#### EXERCISE GOAL:
In the data below, edit the stretch from the line that contains "By looking at" through the line that contains "4. point 350,509" so that "gray roof" becomes "dark roof", with everything else unchanged. Return only that stretch, and leave the pictures out.

#### DATA IN THIS EXERCISE:
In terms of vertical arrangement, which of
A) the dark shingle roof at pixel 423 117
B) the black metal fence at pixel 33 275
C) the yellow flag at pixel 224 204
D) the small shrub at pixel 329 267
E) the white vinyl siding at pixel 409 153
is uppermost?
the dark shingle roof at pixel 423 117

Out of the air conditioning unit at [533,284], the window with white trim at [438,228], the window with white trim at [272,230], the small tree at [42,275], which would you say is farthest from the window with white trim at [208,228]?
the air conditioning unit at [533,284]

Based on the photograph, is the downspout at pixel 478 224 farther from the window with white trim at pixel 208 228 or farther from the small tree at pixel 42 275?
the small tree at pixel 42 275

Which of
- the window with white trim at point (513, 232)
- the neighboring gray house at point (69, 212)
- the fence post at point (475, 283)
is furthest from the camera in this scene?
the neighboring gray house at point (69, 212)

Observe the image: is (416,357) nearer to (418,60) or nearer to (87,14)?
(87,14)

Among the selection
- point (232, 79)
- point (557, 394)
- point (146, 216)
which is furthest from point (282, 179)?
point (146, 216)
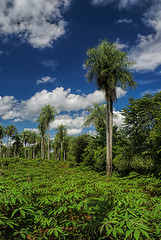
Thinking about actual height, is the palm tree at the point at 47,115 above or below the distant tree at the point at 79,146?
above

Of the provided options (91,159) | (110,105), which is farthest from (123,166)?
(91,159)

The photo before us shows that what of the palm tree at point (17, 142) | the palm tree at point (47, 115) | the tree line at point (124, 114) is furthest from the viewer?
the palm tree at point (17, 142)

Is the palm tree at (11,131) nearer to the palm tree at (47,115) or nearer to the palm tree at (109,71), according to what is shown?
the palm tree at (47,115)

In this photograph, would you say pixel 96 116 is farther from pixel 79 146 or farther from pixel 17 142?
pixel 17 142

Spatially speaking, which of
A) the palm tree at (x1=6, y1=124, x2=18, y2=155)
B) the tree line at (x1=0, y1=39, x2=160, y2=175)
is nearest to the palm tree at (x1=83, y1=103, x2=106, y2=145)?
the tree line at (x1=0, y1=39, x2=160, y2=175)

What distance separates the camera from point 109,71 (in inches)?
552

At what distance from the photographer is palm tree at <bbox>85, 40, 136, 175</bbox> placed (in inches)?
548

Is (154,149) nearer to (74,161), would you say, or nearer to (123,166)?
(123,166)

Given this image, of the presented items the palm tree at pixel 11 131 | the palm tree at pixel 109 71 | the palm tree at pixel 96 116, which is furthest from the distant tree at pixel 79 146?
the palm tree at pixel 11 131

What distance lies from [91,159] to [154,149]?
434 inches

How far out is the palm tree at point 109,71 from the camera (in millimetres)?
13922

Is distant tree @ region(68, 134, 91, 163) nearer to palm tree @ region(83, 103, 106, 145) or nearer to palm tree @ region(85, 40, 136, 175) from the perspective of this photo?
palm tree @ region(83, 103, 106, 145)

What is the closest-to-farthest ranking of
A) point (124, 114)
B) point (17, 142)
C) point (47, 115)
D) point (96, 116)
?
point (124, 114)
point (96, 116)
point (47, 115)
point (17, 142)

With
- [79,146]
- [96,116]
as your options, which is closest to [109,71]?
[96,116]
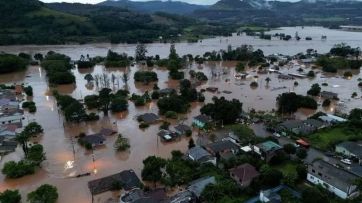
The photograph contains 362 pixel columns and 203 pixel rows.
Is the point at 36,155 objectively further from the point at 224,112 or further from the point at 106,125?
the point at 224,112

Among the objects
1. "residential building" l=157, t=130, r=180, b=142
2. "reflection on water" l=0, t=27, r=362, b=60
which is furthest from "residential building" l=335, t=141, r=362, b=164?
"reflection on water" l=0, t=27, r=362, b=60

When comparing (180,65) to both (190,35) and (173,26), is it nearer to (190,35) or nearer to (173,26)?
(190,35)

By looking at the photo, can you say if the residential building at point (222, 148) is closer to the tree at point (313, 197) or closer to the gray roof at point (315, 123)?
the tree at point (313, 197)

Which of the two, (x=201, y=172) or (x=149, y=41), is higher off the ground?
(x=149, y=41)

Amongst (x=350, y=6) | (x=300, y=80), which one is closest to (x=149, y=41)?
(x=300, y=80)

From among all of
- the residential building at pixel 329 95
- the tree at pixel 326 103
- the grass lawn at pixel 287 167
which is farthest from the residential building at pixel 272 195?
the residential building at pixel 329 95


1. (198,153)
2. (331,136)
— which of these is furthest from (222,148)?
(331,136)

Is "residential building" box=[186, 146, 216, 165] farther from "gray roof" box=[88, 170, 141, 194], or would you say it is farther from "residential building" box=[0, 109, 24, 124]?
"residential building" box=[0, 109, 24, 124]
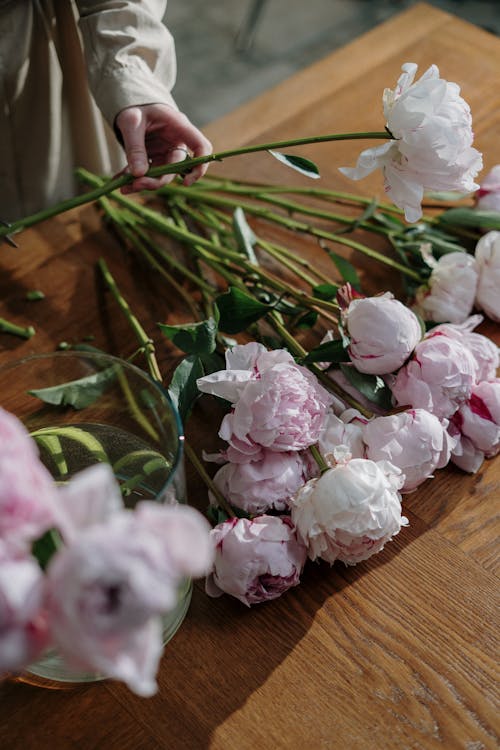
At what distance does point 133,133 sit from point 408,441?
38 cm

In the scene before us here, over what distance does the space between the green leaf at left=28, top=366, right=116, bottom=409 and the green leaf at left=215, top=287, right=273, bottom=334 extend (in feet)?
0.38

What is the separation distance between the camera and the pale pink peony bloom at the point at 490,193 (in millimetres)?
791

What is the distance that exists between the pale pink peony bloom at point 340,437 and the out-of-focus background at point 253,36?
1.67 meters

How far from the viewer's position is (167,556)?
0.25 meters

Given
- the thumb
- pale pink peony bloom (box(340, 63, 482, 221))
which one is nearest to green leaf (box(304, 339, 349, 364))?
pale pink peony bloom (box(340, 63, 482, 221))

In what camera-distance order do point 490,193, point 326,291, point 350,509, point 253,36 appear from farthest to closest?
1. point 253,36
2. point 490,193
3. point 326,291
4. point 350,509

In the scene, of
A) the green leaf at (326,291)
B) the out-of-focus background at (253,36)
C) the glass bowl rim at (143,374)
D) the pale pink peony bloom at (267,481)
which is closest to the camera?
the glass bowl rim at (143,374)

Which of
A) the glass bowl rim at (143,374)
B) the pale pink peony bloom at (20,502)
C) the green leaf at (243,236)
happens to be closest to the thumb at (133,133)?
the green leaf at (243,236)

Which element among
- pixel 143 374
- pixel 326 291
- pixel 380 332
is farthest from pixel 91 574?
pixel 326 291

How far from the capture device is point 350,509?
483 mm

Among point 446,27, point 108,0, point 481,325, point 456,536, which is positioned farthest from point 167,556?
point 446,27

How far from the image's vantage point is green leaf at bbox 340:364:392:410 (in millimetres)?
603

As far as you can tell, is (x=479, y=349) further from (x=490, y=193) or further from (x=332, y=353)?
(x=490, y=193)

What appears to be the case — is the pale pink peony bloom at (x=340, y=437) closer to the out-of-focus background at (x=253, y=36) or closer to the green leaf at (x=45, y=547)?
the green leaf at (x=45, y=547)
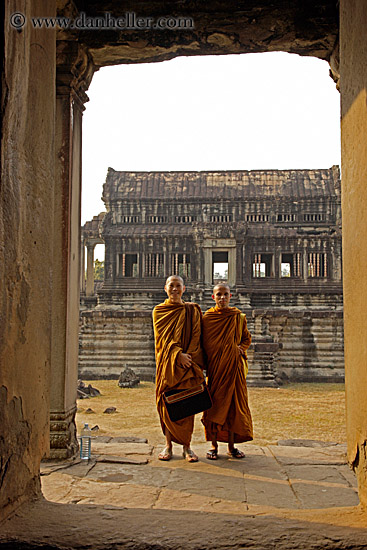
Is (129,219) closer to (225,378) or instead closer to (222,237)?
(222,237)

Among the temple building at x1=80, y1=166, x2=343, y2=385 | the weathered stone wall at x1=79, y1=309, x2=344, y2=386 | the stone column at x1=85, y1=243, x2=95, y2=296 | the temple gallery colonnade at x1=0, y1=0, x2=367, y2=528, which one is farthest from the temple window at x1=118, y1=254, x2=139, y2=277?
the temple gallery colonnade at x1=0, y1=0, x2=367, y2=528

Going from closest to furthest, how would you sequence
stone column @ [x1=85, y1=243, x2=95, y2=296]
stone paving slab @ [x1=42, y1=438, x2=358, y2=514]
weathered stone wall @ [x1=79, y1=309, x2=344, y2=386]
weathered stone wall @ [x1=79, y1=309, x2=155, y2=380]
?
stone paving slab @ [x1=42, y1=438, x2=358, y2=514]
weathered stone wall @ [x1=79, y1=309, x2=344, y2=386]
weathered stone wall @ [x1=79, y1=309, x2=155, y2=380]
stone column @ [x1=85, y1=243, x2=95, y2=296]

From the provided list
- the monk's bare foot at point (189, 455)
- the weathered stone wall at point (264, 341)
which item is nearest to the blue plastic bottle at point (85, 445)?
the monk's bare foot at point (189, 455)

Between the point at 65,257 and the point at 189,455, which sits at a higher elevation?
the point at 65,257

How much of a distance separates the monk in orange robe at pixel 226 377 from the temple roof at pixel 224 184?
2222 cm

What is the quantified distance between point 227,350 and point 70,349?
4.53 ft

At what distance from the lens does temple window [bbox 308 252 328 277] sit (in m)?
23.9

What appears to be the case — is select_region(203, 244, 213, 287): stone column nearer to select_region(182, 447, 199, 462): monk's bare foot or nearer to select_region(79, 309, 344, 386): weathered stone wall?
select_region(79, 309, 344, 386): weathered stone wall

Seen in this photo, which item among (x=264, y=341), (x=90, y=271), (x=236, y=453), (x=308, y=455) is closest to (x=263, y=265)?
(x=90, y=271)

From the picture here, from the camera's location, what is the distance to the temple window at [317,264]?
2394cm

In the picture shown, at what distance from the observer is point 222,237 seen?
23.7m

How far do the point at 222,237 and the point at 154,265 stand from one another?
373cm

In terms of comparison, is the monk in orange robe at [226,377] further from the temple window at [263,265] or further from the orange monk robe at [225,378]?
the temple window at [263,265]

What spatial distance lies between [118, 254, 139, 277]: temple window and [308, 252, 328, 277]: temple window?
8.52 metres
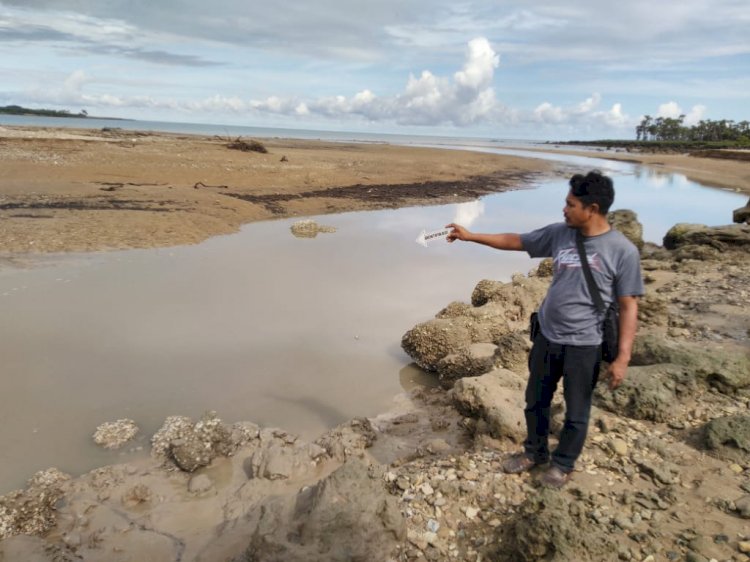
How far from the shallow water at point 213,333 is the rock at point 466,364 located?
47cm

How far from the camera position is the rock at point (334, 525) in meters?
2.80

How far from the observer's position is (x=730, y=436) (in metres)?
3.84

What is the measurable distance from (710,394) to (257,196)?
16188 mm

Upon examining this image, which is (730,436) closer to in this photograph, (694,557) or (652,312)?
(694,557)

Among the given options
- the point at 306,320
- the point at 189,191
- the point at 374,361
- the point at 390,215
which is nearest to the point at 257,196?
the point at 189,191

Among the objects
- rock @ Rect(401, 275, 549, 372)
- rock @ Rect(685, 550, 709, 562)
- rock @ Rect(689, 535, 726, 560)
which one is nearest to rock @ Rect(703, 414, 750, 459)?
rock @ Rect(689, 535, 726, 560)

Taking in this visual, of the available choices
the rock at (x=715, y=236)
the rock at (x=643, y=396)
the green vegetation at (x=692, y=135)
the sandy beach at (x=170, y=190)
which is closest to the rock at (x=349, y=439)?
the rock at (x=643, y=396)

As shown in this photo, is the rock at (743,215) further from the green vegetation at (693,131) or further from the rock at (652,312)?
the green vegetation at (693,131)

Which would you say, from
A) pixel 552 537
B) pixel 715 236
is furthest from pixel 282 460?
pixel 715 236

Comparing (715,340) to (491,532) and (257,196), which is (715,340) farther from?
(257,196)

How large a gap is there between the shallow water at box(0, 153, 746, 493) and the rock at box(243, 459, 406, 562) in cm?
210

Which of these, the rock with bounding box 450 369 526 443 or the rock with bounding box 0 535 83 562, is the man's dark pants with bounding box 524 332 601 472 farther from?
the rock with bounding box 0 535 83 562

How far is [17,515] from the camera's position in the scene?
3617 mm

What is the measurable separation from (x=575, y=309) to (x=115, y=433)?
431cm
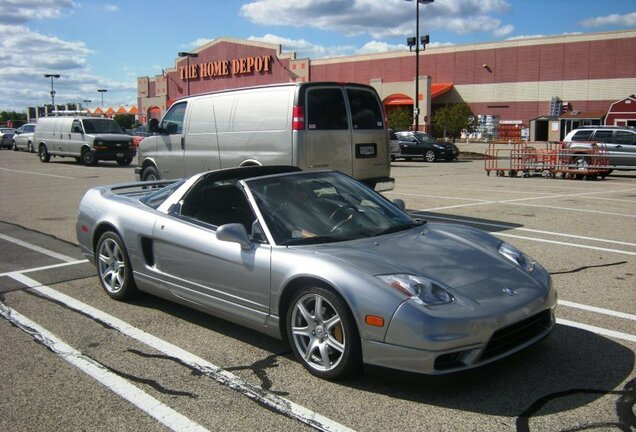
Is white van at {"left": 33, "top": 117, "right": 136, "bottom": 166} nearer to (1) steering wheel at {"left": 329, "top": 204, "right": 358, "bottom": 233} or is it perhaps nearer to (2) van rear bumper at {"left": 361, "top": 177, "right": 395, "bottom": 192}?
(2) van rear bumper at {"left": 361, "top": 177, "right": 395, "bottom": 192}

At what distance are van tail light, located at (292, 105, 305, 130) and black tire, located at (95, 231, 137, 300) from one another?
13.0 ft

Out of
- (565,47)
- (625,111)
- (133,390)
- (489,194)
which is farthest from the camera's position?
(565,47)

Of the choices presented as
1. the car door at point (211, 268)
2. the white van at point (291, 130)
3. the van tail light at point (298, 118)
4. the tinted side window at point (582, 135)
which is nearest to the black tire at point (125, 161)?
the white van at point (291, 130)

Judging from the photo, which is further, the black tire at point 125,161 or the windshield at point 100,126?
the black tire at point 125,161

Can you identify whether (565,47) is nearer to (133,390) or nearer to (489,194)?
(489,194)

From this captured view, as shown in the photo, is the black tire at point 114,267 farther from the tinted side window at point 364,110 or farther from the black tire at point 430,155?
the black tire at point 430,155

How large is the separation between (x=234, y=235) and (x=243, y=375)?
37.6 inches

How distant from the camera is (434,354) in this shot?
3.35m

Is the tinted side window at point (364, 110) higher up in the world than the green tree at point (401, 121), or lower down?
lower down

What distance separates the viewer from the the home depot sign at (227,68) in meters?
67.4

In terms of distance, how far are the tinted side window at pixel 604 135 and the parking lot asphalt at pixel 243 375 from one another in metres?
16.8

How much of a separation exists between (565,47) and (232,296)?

#### SOLUTION:
By looking at the photo, can you say if the residential building at point (222, 148) is closer to the tree at point (313, 197) or closer to the dark roof at point (315, 123)?
the tree at point (313, 197)

Which of the two, (x=201, y=172) or (x=149, y=41), is higher off the ground?
(x=149, y=41)

Amongst (x=350, y=6) | (x=300, y=80), which one is closest to (x=149, y=41)?
(x=300, y=80)

From among all of
- the residential building at pixel 329 95
- the tree at pixel 326 103
- the grass lawn at pixel 287 167
which is farthest from the residential building at pixel 272 195?
the residential building at pixel 329 95


1. (198,153)
2. (331,136)
— which of these is furthest from (222,148)?
(331,136)

Is "residential building" box=[186, 146, 216, 165] farther from "dark roof" box=[88, 170, 141, 194], or would you say it is farther from "residential building" box=[0, 109, 24, 124]?
"residential building" box=[0, 109, 24, 124]
At what distance does point 133,133 sit from point 408,441?
38 cm

In the scene before us here, over what distance does the space between the green leaf at left=28, top=366, right=116, bottom=409 and the green leaf at left=215, top=287, right=273, bottom=334 extend (in feet)?
0.38

What is the separation distance between the camera and the pale pink peony bloom at the point at 490,193 (in millimetres)?
791

What is the distance that exists between the pale pink peony bloom at point 340,437 and the out-of-focus background at point 253,36?
1.67 meters

How far from the viewer's position is (167,556)?
0.25 meters

Given
- the thumb
- pale pink peony bloom (box(340, 63, 482, 221))
which one is nearest to green leaf (box(304, 339, 349, 364))?
pale pink peony bloom (box(340, 63, 482, 221))

In what camera-distance order do point 490,193, point 326,291, point 350,509, point 253,36 appear from farthest to closest?
1. point 253,36
2. point 490,193
3. point 326,291
4. point 350,509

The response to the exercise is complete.